Par ailleurs, Gérald Larose souligne qu'il a toujours été en lien avec le mouvement populaire par son travail dans les organisations du quartier Hochelaga-Maisonneuve et Rosemont où il s'est notamment occupé de la question des droits des locataires. C'est à ce moment qu'il s'est rapproché du mouvement syndical par le biais du conseil central de la CSN de Montréal qui était alors fortement impliqué dans le développement de l'association des locataires. Cette époque coïncide également avec le développement de la Fédération des associations des coopératives d'économie familiale (FACEF).
En 1974, Gérald Larose fut embauché comme organisateur communautaire au CLSC Hochelaga-Maisonneuve. Ce fut pour lui l'occasion de s'impliquer de manière plus formelle à l'intérieur de son syndicat. Au milieu des années 1970, on le retrouve au conseil central de Montréal, d'abord comme vice-président à l'information puis comme président en 1979. Il fut d'ailleurs libéré par son employeur (ce qui est encore le cas aujourd'hui) afin de pouvoir assumer cette tâche à temps plein. En 1982, Gérald Larose devient le premier vice-président de la CSN. L'année suivante, il assume l'intérim de la présidence de la CSN jusqu'au congrès de 1984 où il est élu président.
De sa longue expérience de militantisme, il dit avoir gardé à la fois des sympathies pour le mouvement étudiant (il répond encore régulièrement aux diverses invitations d'associations ou de fédérations étudiantes), mais également des complicités avec le mouvement populaire.
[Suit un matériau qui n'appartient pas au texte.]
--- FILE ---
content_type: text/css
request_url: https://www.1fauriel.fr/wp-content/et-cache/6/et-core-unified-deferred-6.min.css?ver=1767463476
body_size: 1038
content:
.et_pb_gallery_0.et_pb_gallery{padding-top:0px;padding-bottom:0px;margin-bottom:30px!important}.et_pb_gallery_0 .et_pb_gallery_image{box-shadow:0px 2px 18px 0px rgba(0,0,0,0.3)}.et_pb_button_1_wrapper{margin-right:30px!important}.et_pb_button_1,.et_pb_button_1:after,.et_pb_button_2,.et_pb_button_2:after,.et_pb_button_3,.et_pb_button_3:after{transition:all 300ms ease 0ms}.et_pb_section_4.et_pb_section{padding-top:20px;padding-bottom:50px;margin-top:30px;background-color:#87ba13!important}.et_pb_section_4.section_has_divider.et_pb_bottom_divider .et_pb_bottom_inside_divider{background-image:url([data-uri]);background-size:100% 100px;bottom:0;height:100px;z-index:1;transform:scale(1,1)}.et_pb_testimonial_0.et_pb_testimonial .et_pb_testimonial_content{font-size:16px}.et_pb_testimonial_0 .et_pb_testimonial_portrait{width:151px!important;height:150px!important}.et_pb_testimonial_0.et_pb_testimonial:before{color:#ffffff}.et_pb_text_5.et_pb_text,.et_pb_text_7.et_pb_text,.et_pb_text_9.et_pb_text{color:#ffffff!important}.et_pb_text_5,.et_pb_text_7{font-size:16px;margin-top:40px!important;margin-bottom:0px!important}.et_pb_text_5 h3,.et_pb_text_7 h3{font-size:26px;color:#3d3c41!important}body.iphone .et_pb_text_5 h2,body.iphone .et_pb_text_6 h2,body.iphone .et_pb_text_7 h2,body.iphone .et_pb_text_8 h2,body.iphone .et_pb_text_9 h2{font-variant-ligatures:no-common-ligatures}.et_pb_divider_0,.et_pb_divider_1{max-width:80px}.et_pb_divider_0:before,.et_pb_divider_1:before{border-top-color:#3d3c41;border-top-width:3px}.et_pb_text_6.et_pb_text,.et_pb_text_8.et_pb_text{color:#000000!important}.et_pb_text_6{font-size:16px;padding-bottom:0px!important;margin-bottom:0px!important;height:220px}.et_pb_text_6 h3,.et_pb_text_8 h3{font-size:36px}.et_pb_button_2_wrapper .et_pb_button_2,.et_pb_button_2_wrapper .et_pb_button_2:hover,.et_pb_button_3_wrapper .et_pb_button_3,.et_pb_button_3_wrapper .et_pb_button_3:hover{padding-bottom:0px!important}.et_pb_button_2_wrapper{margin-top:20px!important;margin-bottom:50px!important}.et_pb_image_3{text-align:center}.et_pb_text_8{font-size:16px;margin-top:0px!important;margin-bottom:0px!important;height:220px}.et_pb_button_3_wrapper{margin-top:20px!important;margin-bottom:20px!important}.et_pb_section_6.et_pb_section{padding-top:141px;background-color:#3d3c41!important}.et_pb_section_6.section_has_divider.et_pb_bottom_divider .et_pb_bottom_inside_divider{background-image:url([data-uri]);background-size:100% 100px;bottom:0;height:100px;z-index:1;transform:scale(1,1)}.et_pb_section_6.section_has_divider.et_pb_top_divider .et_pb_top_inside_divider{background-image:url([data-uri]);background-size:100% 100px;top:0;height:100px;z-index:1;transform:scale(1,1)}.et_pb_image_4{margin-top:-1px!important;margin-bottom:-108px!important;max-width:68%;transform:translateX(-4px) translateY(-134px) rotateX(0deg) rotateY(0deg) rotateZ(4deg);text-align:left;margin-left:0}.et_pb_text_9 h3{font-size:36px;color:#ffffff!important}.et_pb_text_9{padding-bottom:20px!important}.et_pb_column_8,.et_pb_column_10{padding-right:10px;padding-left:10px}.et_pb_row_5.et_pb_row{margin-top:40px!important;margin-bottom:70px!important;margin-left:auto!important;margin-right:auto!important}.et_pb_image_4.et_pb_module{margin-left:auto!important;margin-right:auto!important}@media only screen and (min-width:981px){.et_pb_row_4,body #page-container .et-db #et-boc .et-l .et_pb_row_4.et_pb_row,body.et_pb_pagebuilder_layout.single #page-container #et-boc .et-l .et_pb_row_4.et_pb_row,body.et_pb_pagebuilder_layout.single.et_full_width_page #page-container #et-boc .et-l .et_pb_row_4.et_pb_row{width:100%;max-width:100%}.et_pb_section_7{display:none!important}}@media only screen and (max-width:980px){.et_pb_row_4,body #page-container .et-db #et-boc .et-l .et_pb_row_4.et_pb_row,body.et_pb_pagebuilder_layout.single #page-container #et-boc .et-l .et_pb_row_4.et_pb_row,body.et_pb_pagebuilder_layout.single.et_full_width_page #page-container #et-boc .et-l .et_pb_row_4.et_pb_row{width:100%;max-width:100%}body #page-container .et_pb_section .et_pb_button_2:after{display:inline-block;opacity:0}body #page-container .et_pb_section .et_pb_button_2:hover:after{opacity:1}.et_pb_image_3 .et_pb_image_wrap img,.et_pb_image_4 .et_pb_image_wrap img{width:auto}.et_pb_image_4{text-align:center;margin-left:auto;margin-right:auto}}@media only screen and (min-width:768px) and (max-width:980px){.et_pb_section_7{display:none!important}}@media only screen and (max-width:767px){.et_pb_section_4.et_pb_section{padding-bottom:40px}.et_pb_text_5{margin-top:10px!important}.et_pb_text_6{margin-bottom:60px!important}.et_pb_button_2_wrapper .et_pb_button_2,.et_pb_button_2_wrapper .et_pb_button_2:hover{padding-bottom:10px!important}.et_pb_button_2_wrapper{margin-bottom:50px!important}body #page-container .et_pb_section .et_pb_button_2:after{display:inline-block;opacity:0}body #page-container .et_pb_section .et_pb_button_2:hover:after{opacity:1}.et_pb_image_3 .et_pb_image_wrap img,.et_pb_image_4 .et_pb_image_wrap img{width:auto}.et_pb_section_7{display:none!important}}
Il mentionne, à cet égard, que la CSN, par son histoire et sa culture, a toujours entretenu des liens avec le mouvement populaire. C'est d'ailleurs dans cette optique que Gérald Larose a formulé un projet permettant de créer une coalition des mouvements populaire et syndical. Cette coalition a pris la forme d'une grande solidarité populaire (Solidarité Populaire Québec). Gérald Larose souligne que la CSN a toujours encouragé l'émergence de ce type de rapprochements et « malgré des rapports qui peuvent parfois être plus distants, plus difficiles, la trame de fond demeure une convergence et une complicité avec le mouvement populaire ».
Gérald Larose est actuellement professeur invité au Département de travail social de l'Université du Québec à Montréal. Il est également coprésident du Chantier sur la société équitable (pour l'équité intergénérationnelle) et, à ce titre, il compte participer au Sommet québécois sur la jeunesse prévu pour le printemps de l'an 2000.